# What you will do:
Can you show every line in the rows below that contains the string "rect", copied in full?

== Exercise material

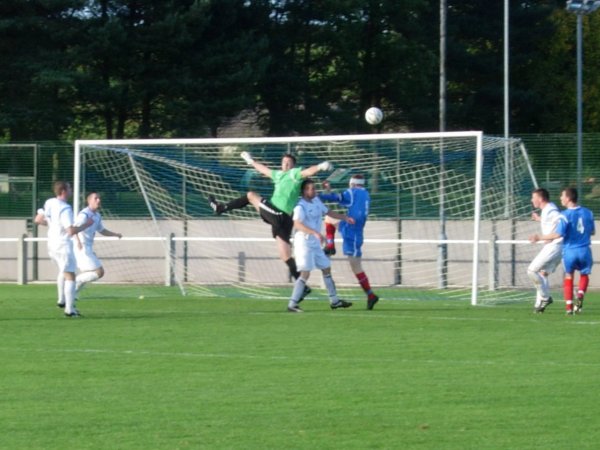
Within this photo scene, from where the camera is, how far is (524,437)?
914cm

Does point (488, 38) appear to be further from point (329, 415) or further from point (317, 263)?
point (329, 415)

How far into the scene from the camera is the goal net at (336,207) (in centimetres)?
2408

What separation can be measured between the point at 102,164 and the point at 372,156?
5287 millimetres

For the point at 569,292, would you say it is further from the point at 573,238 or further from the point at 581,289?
the point at 573,238

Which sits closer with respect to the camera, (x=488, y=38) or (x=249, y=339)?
(x=249, y=339)

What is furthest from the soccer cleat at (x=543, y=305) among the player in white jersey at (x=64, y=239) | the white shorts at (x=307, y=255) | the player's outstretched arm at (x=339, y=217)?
the player in white jersey at (x=64, y=239)

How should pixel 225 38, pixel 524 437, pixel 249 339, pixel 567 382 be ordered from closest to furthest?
1. pixel 524 437
2. pixel 567 382
3. pixel 249 339
4. pixel 225 38

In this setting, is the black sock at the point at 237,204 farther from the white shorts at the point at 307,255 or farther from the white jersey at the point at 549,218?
the white jersey at the point at 549,218

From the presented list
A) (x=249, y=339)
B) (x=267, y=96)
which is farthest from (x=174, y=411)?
(x=267, y=96)

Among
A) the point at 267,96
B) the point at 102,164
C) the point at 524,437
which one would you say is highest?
the point at 267,96

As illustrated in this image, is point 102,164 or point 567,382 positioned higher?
point 102,164

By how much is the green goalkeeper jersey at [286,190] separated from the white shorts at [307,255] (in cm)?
94

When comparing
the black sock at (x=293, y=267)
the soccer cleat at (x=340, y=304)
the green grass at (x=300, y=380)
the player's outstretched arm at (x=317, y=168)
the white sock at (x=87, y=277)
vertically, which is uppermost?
the player's outstretched arm at (x=317, y=168)

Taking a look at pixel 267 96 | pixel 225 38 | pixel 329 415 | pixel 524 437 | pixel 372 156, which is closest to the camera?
pixel 524 437
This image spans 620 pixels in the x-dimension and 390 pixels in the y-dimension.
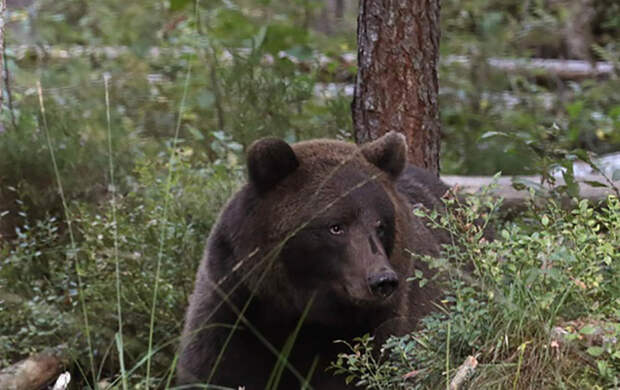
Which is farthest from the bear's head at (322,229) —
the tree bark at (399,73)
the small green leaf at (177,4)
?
the small green leaf at (177,4)

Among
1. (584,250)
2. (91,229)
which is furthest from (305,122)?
(584,250)

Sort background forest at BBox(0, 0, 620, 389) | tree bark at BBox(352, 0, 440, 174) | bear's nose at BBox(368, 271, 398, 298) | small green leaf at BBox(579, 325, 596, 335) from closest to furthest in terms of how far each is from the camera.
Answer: small green leaf at BBox(579, 325, 596, 335)
background forest at BBox(0, 0, 620, 389)
bear's nose at BBox(368, 271, 398, 298)
tree bark at BBox(352, 0, 440, 174)

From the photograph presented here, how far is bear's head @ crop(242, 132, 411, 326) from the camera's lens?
3.72 metres

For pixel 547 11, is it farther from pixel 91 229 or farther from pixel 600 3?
pixel 91 229

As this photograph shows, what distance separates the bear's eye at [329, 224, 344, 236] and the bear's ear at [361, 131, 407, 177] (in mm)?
432

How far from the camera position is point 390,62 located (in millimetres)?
5375

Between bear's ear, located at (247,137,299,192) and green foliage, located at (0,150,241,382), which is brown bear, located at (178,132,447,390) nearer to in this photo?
bear's ear, located at (247,137,299,192)

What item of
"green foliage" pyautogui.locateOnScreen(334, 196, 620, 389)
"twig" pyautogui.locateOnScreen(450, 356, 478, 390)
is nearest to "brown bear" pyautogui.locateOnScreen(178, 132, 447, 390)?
"green foliage" pyautogui.locateOnScreen(334, 196, 620, 389)

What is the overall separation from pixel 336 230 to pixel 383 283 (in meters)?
A: 0.37

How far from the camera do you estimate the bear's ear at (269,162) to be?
3781 mm

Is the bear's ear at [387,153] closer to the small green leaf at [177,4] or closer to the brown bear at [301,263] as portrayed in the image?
the brown bear at [301,263]

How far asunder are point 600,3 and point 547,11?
0.82 m

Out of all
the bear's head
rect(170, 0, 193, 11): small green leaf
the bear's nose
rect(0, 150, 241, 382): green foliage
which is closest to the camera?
the bear's nose

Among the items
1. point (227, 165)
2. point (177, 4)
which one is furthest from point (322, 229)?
point (177, 4)
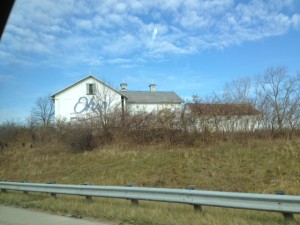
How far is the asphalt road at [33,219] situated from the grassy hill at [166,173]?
61cm

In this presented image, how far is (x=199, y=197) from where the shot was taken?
9438mm

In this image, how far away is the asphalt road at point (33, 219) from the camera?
31.9ft

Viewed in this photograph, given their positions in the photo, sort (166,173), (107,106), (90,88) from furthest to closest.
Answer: (90,88), (107,106), (166,173)

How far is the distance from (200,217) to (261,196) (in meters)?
1.51

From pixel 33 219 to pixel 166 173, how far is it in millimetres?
9258

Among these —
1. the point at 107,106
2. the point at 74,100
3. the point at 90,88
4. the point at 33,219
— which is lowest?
the point at 33,219

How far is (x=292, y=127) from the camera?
25172mm

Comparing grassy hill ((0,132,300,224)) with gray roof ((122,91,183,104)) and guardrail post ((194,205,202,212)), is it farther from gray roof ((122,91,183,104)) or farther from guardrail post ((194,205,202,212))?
gray roof ((122,91,183,104))

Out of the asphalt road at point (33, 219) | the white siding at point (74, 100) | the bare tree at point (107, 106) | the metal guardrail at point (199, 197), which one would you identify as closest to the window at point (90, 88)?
the white siding at point (74, 100)

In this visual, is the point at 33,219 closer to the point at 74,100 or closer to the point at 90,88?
the point at 74,100

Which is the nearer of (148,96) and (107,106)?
(107,106)

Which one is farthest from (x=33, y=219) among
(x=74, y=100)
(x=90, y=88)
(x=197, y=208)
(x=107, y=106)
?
(x=90, y=88)

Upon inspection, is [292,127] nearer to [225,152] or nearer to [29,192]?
[225,152]

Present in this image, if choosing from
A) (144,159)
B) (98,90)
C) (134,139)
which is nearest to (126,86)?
(98,90)
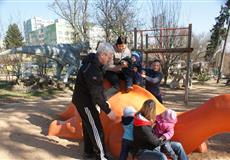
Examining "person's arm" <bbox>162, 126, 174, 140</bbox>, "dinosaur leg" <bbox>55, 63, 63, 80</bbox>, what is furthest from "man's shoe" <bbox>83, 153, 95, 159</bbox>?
"dinosaur leg" <bbox>55, 63, 63, 80</bbox>

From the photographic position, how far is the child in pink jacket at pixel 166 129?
13.5 feet

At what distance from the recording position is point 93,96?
4133 mm

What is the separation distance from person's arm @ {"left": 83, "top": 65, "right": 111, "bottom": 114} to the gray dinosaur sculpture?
12326mm

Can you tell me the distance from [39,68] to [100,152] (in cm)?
1599

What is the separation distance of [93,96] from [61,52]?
13.2 meters

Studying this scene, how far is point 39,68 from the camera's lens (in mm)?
19656

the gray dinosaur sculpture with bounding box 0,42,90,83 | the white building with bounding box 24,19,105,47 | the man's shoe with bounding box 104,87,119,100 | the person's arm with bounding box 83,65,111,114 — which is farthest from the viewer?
the white building with bounding box 24,19,105,47

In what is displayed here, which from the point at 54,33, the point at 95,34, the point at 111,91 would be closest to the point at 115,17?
the point at 95,34

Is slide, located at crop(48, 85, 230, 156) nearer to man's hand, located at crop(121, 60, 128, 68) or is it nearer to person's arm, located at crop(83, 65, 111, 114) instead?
man's hand, located at crop(121, 60, 128, 68)

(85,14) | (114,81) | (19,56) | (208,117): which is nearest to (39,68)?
(19,56)

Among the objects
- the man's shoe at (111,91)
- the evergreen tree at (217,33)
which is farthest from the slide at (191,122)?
the evergreen tree at (217,33)

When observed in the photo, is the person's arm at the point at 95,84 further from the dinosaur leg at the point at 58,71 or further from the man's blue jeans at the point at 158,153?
the dinosaur leg at the point at 58,71

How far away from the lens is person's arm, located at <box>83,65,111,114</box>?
4102 mm

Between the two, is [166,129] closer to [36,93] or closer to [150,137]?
[150,137]
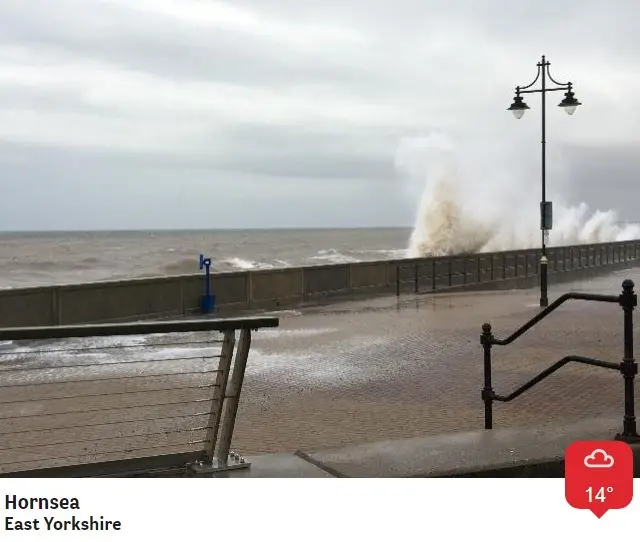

====

# The output:
rect(170, 0, 193, 11): small green leaf
rect(0, 150, 241, 382): green foliage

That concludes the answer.